─── Task material

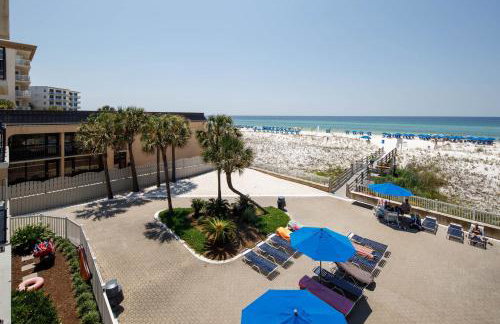 Sea Oats 411 - Foto 50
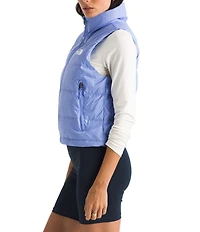 The North Face Hydrenalite Down Relaxed Fit A-Line Puffer Vest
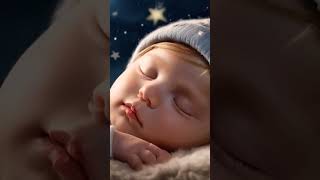 Mozart Brahms Lullaby for Baby Sleep ♥ 3 Minute Instant Sleep 💤 Baby Sleep ♥ Sleep Music for Babies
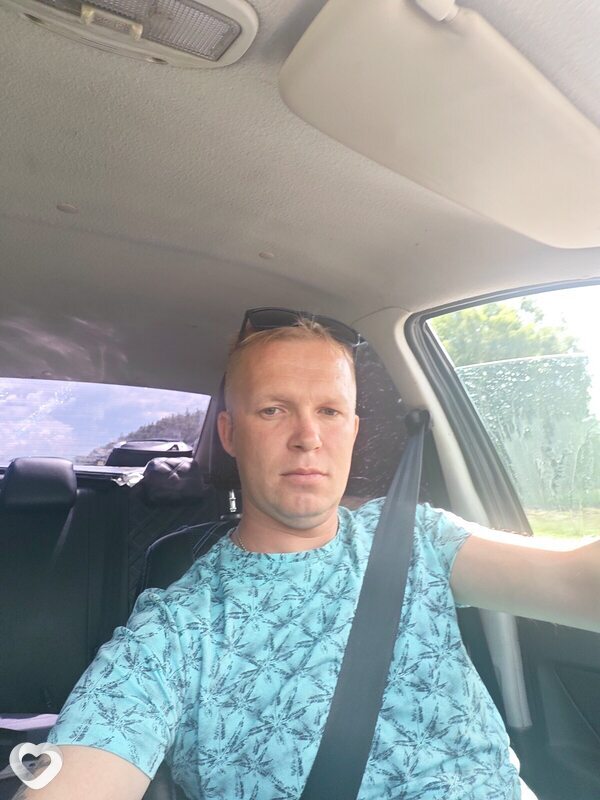 Александр, 32, Тамбове — анкета №3828789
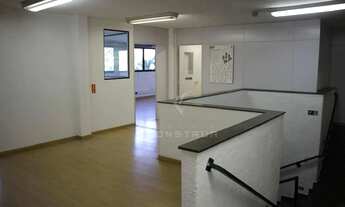 Imagem 6: GALPÃO INDUSTRIAL PARA LOCAÇÃO E VENDA NO BAIRRO SANTA GENEBRA, EM CAMPINAS-SP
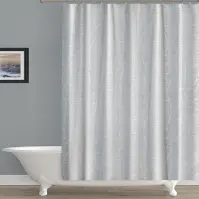 Zuhanyfüggöny 120/200 Marble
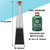 Sealey Dellonda Pyramid Gas Outdoor Garden Patio Heater 13kW Commercial & Home Use (DG98)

──────

• What you have to do
Replace "Puffer Vest" with "Puffer Jacket" throughout the listing above, changing nothing else, and write out every line of the listing again without the pictures.

• Reply
 Sea Oats 411 - Foto 50
 The North Face Hydrenalite Down Relaxed Fit A-Line Puffer Jacket
 Mozart Brahms Lullaby for Baby Sleep ♥ 3 Minute Instant Sleep 💤 Baby Sleep ♥ Sleep Music for Babies
 Александр, 32, Тамбове — анкета №3828789
 Imagem 6: GALPÃO INDUSTRIAL PARA LOCAÇÃO E VENDA NO BAIRRO SANTA GENEBRA, EM CAMPINAS-SP
 Zuhanyfüggöny 120/200 Marble
 Sealey Dellonda Pyramid Gas Outdoor Garden Patio Heater 13kW Commercial & Home Use (DG98)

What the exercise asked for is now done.